Facebook, Google, Amazon and Apple have started handing over data to US lawmakers who are investigating whether the firms have breached competition laws.
The House of Representatives’ Judiciary Committee launched what it called a “top to bottom” antitrust probe against the Silicon Valley giants in July. Spokespeople revealed on Tuesday night (15 October) that the committee had received initial submissions from the companies.
“While we do not yet have all of the information we requested, we expect that all four companies will provide the information in short order,” senior committee members said in a statement reported by Reuters. “We look forward to their continued compliance with the committee’s investigation.”
When the probe was launched over summer, Democratic Representative David Cicilline told CNN that it would be a wide-ranging assessment of the “tremendous concentration of market power” within Silicon Valley, rather than a review of individual companies.
US lawmakers and regulators’ relationship with Silicon Valley has deteriorated over the last eighteen months, as concerns about competition and data abuse have grown in the wake of the Cambridge Analytica scandal.

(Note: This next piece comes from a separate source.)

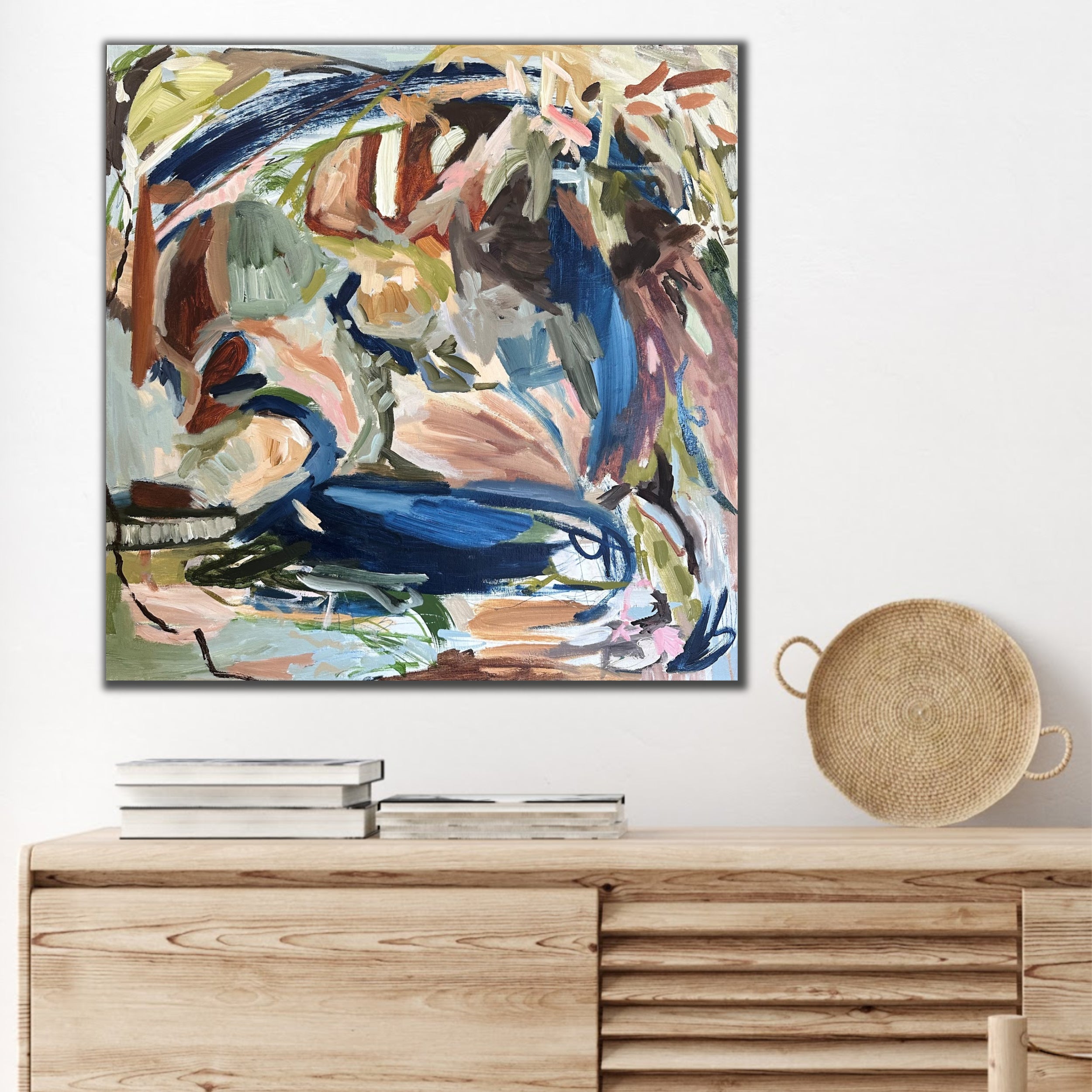 Square abstract expressionist artwork in blue, green, brown and beige hanging on wall in modern interior with natural furnishings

While the European Union has historically been more aggressive in its approach to companies such as Apple and Google, a number of tech competition probes have been launched in the US in 2019.
The Justice Department has opened investigations into Facebook and Google, as well as a broader review of Big Tech. A number of US states have also banded together to probe the companies.
As NS Tech reported in September, around 30 states have joined forces to investigate Google’s impact on privacy and competition, while so far eight states have joined a Facebook probe.
Facebook, Google, Amazon and Apple have been contacted for comment and we will update this piece if they respond.
The Judiciary Committee’s antitrust subcommittee said it would hold further hearings, discussion and roundtables in the months to come.